Design of metallic nanoparticles gratings for filtering properties in the visible spectrum

TL;DR

This paper models metallic nanoparticle gratings using finite element methods to design efficient, polarization-dependent optical filters with high transparency in the visible spectrum, validated by experiments and theoretical analysis.

Contribution

It introduces a combined numerical and analytical approach for designing metallic nanoparticle gratings with tailored filtering properties in the visible range.

Findings

Finite Element Method accurately models nanoparticle gratings.

Designed filters exhibit polarization dependence and high transparency.

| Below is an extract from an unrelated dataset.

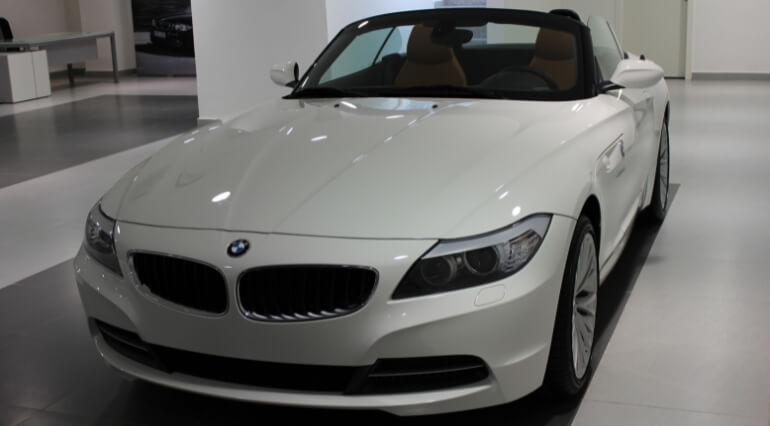 BMW Z4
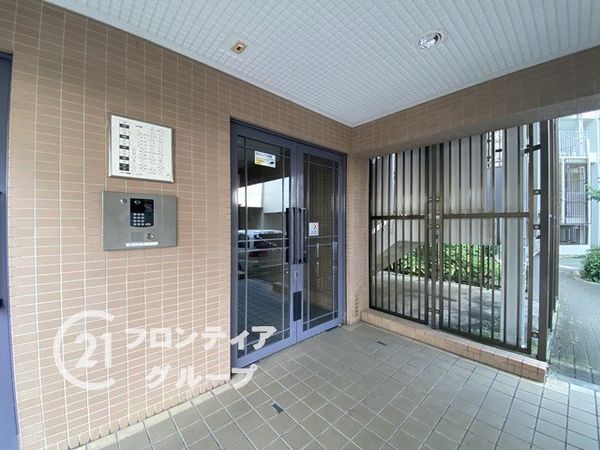 エリオ西神南壱号棟１Ｂ　中古マンション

Comparison with Maxwell-Garnett theory validates the modeling approach.

Abstract

Plasmonic resonances in metallic nanoparticles are exploited to create efficient optical filtering functions. A Finite Element Method is used to model metallic nanoparticles gratings. The accuracy of this method is shown by comparing numerical results with measurements on a two-dimensional grating of gold nanocylinders with elliptic cross section. Then a parametric analysis is performed in order to design efficient filters with polarization dependent properties together with high transparency over the visible range. The behavior of nanoparticle gratings is also modelled using the Maxwell-Garnett homogenization theory and analyzed by comparison with the diffraction by a single nanoparticle. The proposed structures are intended to be included in optical systems which could find innovative applications.